### Data

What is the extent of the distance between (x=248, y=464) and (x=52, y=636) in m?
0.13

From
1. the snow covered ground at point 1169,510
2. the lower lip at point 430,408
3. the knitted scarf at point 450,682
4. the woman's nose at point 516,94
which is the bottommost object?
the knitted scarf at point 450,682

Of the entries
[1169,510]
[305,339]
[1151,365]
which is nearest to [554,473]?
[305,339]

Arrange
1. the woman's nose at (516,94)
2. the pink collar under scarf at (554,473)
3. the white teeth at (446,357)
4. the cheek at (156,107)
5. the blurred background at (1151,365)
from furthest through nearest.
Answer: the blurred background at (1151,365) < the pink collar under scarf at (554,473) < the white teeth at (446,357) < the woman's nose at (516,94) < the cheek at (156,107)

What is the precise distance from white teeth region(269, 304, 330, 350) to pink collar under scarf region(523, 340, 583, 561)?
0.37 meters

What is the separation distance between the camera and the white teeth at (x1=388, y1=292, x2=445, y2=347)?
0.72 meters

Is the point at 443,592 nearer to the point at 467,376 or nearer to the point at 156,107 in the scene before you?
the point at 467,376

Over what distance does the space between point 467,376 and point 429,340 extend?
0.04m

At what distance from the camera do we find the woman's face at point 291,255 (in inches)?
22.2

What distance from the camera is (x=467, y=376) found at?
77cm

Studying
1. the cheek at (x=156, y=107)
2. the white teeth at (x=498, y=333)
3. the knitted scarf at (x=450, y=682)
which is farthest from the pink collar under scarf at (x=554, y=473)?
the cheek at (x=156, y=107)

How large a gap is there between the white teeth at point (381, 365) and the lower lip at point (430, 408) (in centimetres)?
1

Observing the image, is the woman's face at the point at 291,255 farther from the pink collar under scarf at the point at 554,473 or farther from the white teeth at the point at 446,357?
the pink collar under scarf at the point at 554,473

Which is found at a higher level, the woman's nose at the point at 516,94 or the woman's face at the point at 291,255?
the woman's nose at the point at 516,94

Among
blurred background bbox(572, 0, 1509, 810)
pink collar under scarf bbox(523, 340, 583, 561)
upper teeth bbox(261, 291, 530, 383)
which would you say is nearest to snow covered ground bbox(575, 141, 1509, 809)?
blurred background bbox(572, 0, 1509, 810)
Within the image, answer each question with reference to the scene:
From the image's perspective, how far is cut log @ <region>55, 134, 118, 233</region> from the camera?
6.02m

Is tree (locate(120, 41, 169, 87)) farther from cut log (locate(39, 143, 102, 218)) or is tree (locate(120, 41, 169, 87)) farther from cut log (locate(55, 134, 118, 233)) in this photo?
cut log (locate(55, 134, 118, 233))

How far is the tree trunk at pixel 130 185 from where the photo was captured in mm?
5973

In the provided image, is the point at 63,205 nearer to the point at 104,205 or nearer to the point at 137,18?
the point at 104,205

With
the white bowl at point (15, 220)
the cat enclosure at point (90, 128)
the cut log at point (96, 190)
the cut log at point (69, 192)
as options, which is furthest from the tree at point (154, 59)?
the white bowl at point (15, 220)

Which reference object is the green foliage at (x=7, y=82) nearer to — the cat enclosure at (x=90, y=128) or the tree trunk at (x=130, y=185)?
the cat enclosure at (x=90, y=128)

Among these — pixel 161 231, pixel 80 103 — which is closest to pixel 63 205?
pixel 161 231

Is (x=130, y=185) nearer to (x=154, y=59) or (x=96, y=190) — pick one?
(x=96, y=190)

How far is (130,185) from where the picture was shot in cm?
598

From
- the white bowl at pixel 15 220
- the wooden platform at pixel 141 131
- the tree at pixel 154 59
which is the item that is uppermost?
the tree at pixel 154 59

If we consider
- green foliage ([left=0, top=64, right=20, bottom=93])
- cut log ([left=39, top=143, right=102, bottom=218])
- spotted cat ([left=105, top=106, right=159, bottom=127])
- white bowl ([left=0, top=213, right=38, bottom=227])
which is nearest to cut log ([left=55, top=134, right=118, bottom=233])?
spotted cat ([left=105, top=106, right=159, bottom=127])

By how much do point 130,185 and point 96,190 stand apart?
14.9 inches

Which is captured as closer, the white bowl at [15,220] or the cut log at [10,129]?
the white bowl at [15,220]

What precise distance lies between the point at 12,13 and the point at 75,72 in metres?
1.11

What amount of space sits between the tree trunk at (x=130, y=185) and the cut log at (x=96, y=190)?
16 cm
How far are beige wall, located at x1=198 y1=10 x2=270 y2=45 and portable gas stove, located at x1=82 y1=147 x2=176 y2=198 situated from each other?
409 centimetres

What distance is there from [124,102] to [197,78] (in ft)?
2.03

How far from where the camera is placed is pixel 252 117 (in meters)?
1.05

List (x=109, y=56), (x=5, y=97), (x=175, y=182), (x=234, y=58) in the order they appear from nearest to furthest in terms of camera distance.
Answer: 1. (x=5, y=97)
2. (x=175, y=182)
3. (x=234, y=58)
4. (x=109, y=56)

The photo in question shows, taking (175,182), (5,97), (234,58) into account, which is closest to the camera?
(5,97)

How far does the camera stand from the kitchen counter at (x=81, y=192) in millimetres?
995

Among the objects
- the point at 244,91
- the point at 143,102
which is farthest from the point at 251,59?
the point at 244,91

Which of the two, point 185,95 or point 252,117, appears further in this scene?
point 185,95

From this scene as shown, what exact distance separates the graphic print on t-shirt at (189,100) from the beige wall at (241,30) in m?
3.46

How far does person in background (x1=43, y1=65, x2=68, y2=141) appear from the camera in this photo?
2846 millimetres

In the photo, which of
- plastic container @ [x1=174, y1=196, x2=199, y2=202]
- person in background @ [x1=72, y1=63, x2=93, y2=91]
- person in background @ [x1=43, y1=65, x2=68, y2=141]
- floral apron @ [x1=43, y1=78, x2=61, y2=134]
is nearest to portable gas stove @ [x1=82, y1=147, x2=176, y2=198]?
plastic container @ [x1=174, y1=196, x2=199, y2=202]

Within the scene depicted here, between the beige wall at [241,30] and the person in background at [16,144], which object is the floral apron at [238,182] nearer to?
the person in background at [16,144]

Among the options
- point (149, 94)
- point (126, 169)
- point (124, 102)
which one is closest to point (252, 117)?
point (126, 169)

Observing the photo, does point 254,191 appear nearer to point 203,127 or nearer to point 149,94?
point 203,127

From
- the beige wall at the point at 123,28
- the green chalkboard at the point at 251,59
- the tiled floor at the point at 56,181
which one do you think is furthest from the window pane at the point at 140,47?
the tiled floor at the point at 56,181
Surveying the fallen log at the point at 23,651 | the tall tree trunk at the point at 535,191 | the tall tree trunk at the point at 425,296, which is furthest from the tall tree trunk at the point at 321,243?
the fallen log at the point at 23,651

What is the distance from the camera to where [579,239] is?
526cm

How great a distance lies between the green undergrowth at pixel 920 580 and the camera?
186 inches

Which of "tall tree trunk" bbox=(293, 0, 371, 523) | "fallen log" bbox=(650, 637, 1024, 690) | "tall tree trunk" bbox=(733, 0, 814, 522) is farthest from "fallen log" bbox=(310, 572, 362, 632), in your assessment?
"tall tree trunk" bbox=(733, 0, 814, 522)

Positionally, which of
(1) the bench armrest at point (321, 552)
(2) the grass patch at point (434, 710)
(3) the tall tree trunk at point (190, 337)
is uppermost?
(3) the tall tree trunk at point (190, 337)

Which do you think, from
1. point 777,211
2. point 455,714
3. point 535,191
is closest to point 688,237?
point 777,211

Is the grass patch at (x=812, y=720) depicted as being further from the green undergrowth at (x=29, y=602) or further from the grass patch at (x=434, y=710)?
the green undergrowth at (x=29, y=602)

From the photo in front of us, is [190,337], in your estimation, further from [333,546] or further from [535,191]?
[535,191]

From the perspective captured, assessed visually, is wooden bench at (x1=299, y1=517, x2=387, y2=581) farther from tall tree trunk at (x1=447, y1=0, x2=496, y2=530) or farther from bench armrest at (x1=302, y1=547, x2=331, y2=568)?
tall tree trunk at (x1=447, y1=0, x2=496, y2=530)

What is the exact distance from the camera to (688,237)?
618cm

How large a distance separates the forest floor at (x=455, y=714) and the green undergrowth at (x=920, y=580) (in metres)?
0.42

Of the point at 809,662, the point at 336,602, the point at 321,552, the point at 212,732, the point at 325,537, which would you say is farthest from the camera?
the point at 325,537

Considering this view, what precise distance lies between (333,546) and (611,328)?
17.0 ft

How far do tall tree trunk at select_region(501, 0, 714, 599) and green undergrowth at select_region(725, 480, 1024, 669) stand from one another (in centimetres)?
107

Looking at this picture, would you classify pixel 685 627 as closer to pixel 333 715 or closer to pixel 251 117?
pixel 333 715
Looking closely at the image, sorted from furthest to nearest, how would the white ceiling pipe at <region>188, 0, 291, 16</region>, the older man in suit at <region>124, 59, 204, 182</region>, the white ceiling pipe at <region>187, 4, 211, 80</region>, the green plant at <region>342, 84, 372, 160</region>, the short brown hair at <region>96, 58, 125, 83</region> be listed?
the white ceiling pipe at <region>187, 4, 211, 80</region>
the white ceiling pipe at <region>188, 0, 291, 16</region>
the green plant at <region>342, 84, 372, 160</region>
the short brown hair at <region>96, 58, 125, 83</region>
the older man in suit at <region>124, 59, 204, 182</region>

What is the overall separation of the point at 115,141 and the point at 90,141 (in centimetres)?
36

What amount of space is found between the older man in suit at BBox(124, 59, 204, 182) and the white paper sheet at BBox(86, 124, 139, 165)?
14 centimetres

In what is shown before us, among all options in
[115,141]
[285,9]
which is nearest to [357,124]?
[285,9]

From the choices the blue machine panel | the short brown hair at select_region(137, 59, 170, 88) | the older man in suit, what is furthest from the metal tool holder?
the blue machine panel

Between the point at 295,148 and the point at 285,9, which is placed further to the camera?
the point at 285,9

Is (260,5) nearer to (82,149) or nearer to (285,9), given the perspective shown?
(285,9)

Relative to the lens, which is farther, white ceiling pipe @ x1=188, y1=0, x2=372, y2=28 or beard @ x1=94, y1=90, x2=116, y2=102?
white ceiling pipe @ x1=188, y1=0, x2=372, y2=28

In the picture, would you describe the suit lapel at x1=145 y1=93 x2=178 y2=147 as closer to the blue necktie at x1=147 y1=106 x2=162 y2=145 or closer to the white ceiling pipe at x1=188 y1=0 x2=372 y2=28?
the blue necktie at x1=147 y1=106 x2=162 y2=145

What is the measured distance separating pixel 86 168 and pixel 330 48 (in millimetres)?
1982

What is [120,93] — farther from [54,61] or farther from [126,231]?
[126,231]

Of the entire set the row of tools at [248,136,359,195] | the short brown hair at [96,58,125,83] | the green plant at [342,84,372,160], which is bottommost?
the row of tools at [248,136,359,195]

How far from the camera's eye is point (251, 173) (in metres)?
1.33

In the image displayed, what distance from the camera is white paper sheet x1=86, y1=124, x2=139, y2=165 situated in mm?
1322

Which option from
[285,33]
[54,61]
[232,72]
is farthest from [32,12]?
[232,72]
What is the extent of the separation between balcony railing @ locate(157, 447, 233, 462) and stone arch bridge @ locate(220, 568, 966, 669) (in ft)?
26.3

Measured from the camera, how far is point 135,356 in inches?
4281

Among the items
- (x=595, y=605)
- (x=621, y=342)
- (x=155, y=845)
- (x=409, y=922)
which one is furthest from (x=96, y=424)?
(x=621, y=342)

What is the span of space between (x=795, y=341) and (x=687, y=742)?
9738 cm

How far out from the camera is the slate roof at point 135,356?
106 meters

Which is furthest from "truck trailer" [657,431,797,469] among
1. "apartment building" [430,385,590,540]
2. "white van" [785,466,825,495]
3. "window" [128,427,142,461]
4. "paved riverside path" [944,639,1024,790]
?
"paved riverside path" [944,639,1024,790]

######

Copy the rows above word for word, from the first line through the line that contains "Answer: the blurred".

What is the extent of the distance between (x=248, y=464) and (x=52, y=636) in m?
0.13

From
1. the snow covered ground at point 1169,510
2. the lower lip at point 430,408
3. the knitted scarf at point 450,682
4. the woman's nose at point 516,94
which is the bottommost object?
the knitted scarf at point 450,682

Of the entries
[1169,510]
[305,339]
[1151,365]
which is nearest to [554,473]?
[305,339]

Arrange
1. the woman's nose at (516,94)
2. the pink collar under scarf at (554,473)
3. the white teeth at (446,357)
4. the cheek at (156,107)
5. the blurred background at (1151,365)
from furthest through nearest.
Answer: the blurred background at (1151,365) < the pink collar under scarf at (554,473) < the white teeth at (446,357) < the woman's nose at (516,94) < the cheek at (156,107)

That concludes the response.